Ah, fiquei feliz com os novos seguidores. Muito bem-vindos.

domingo, 26 de julho de 2009

É um barato a discoteca do Chacrinha.


Entre o final dos anos 70 e início dos 80, o programa do Chacrinha me apresentou Sidney Magal, Odair José, Fernando Mendes. Fábio Júnior, Dalto, Marcos Sabino, Ritchie. E eu era fã principalmente do Magal e do Ritchie. A patrulha ideológica começava em casa: mãe, irmãos e até minha avó, que gosta daquela aberração do Agnaldo Timóteo, censuravam. Acho que eles tinham medo de que eu me tornasse uma daquelas "macacas de auditório" que iam chorar na platéia do Chacrinha. Aquilo era um horror mesmo. Eu achava muito engraçado. Com os amigos, eu curtia o pop rock que surgia nos anos 80. Dividir a trdicional MPB com a pirralhada já era difícil. Assumir pros amigos que eu gostava de samba, que a família inteira curtia, era mais difícil ainda. Imagina música brega? Mas até hoje observo, nos bons finais de festa, que as pessoas conhecem o repertório cafona brasileiro e gostam. Fecham os olhos pra cantar, fazem gestos caricatos, brincam, pra não assumir, mas gostam.

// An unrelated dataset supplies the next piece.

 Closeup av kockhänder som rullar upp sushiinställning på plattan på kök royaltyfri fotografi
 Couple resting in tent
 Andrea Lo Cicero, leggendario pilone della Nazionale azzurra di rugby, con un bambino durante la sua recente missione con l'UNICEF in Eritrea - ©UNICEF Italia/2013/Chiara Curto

E, felizmente, hoje tenho alguns amigos que curtem de verdade. Tem gente que acha que é modismo, zoação, mas não é. Outro dia, senti que o pai de um colega, que deve ter seus 55 anos, ficou decepcionadíssimo comigo porque eu falei que curtia Odair José. Por mais refinadas que sejam as referências musicais do indivíduo, todo mundo tem uma identificação com os traços dessa música exageradamente sentimental. Está no sangue latino, mas está no saxão e até no nipônico. Já ouviram as músicas japonesas da trilha de Kill Bill? Parece que saíram do México, do Uruguai.

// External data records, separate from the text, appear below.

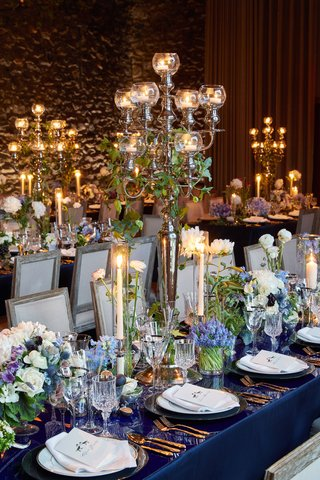 wedding-reception-high-gloss-table-gold-flatware-blue-purple-flower-centerpiece-candles-taper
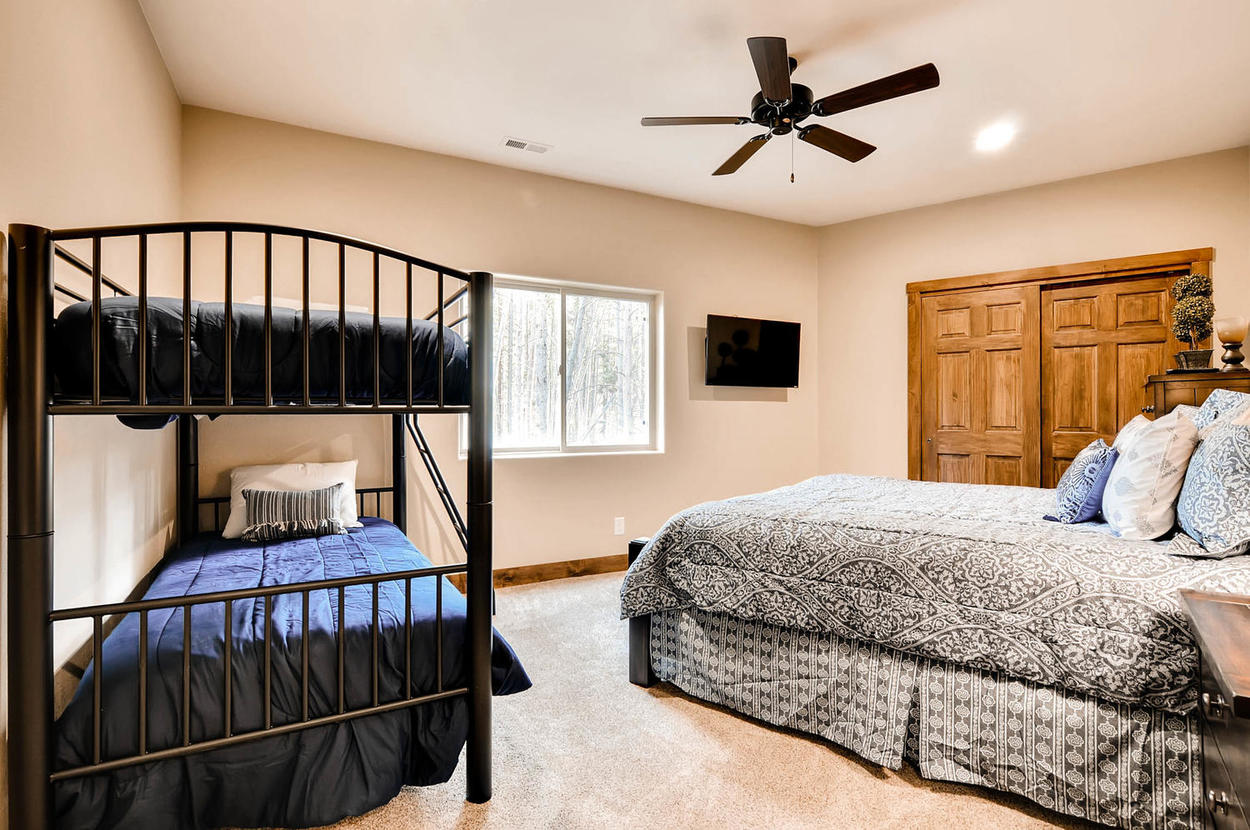 Great room for a family. Features a king bed, twin bunk bed, TV, and bathroom located directly across the hall.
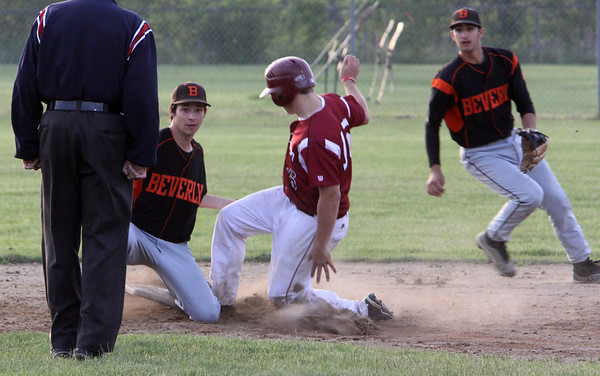 ALLEGRA BOVERMAN/Staff photo. Gloucester Daily Times. Gloucester: Gloucester High School's Logan Horne, center is safe on second base during their game against Beverly on Friday evening. Brandon Sungee of Beverly is on the base.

Odair José é um dos meus preferidos. Sua música é simplória e inteligente. Muita gente acha banal, mas ninguém de sua época falou tanto das minorias com tanta clareza e sinceridade. E quem vendia, mesmo, nos anos 70, eram artistas como ele. Chico Buarque e Caetano Veloso, que por sinal apoia esse tipo de música desde a Tropicália, eram considerados cult. E vendiam apenas para o público mais engajado, segundo Paulo César Araújo, autor do Livro Eu não Sou Cachorro Não – Música Popular Cafona e Ditadura Militar. Outro emblemático: Waldick Soriano. Minha mãe adora Torturas de Amor. Mas eu me lembro dela falando assim: “Essa música é muito bonita. Será que é dele mesmo?” Olha que absurdo!

Magal foi criado por Paulo Coelho, quando este era produtor. Em Arrombou a Festa, do Paulo Coelho e da Rita Lee, ele mesmo arrasa sua criatura: “Cigano de araque fabricado até o pescoço.” É verdade. Mesmo assim, acho o Magal um artista fabuloso. Canta bem pra caramba, tem um swing impressionante e um excelente domínio de palco. Adoraria ser backing vocal dele.

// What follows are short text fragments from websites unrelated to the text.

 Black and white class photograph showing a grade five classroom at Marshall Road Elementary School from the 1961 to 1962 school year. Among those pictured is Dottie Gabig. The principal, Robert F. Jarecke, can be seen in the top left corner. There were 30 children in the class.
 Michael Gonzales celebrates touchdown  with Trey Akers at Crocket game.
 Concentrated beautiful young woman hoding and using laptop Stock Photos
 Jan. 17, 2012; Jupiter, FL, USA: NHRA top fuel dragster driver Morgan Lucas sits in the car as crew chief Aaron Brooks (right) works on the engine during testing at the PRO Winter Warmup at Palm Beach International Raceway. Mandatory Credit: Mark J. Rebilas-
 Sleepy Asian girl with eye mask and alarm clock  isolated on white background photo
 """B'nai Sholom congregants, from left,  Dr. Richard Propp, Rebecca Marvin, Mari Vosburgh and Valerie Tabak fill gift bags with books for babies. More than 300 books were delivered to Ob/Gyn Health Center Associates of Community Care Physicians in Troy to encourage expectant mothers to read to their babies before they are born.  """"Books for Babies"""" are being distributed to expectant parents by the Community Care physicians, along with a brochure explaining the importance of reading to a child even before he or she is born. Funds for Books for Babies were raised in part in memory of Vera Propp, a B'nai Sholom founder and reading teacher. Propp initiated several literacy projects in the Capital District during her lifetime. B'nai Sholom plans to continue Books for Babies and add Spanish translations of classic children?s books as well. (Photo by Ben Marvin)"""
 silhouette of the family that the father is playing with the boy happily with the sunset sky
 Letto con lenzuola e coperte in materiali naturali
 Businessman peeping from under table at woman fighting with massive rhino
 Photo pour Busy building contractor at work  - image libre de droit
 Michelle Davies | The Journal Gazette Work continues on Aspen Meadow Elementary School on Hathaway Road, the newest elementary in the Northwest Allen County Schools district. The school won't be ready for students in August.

Paulo Sérgio, como Odair José, alavancou sua carreira imitando Roberto Carlos. O trabalho dele não tem um décimo da qualidade do que o Roberto fazia na época. Os arranjos são precários, com teclado tosco imitando cordas. E o contrabaixo é sempre desafinado. Mas o cara era carismático e tinha uma musicalidade incrível. Era depressivo e foi um grande incentivador dos cortapulsos. Um dia, uma manicure me emprestou um cd dele. Levei para ouvir no trabalho, à tarde. Uma colega me pediu: "por favor, tire esse CD porque eu estou ficando deprimida, com vontade de morrer". Ele tinha esse poder. O sucesso do Paulo Sérgio incomodou o Rei. O nome do álbum O Inimitável, de 1968, é uma referência à sua imitação descarada. Perla também é bacana, apesar de só ter gravado versões, inclusive dos suecos do ABBA, que também são cafonas demais. Ah, e gosto de uma música com a Kátia Cega. Maldade, mas já virou sobrenome mesmo. Ela canta muito mal, mas a interpretação de Lembranças, de Roberto e Erasmo, é bem legal.

Que fique bem claro: gosto de música brega autêntica, por mais complexo que isso seja, e com personalidade. Isso não tem nada a ver com pagode ruim, breganejo e afins.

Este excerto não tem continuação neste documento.